Transcribe every line of the records verbatim.

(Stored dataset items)
>> start
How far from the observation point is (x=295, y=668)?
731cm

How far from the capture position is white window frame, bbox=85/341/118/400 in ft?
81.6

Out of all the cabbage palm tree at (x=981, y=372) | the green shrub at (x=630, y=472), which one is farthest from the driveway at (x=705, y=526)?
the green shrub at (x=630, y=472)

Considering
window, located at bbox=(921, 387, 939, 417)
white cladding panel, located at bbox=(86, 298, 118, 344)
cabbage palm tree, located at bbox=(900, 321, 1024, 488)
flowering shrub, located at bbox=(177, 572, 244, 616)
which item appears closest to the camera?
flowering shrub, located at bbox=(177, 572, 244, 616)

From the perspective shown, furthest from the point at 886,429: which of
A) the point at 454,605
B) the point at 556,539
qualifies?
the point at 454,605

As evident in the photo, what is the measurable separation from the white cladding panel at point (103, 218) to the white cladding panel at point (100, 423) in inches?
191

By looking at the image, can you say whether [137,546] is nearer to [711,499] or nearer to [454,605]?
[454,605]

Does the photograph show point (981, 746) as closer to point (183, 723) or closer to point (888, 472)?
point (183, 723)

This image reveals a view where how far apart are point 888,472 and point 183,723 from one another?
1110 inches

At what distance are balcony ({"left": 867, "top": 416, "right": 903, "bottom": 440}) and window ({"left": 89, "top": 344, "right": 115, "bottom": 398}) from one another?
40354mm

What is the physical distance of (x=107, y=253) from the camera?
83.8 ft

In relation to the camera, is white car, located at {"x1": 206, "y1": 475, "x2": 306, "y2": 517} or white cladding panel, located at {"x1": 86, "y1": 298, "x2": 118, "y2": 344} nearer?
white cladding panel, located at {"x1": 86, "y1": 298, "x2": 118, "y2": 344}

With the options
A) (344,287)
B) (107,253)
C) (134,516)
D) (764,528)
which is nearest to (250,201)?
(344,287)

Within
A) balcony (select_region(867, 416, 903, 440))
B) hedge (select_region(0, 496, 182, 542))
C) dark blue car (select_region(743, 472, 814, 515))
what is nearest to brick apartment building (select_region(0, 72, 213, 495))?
>> end
Written reply -
How far from the observation point is (x=295, y=668)?
731cm

How far from the capture position is white window frame, bbox=85/341/118/400 in ft?
81.6

Out of all the cabbage palm tree at (x=981, y=372) | the green shrub at (x=630, y=472), which one is farthest from the driveway at (x=705, y=526)?
the green shrub at (x=630, y=472)

Considering
window, located at bbox=(921, 387, 939, 417)
white cladding panel, located at bbox=(86, 298, 118, 344)
cabbage palm tree, located at bbox=(900, 321, 1024, 488)
flowering shrub, located at bbox=(177, 572, 244, 616)
which item appears closest to the camera?
flowering shrub, located at bbox=(177, 572, 244, 616)

From the perspective shown, furthest from the point at 886,429: which of
A) the point at 454,605
B) the point at 556,539
qualifies?
the point at 454,605

As evident in the photo, what is the measurable separation from the white cladding panel at point (103, 218) to the white cladding panel at point (100, 423) in inches?
191

By looking at the image, can you say whether [137,546] is nearer to [711,499] or nearer to [454,605]?
[454,605]

Does the photograph show point (981, 746) as closer to point (183, 723) or closer to point (888, 472)?
point (183, 723)

This image reveals a view where how far apart are point 888,472 and point 183,723 from one another?
1110 inches

At what distance are balcony ({"left": 867, "top": 416, "right": 903, "bottom": 440}) and window ({"left": 89, "top": 344, "right": 115, "bottom": 398}) from one another?
40354mm

What is the physical distance of (x=107, y=253) from the camera?
83.8 ft

In relation to the camera, is white car, located at {"x1": 206, "y1": 475, "x2": 306, "y2": 517} or white cladding panel, located at {"x1": 86, "y1": 298, "x2": 118, "y2": 344} nearer?
white cladding panel, located at {"x1": 86, "y1": 298, "x2": 118, "y2": 344}

With the options
A) (344,287)
B) (107,253)
C) (134,516)
D) (764,528)
which is nearest to (250,201)?
(344,287)

Within
A) balcony (select_region(867, 416, 903, 440))
B) hedge (select_region(0, 496, 182, 542))
C) dark blue car (select_region(743, 472, 814, 515))
what is nearest to brick apartment building (select_region(0, 72, 213, 495))?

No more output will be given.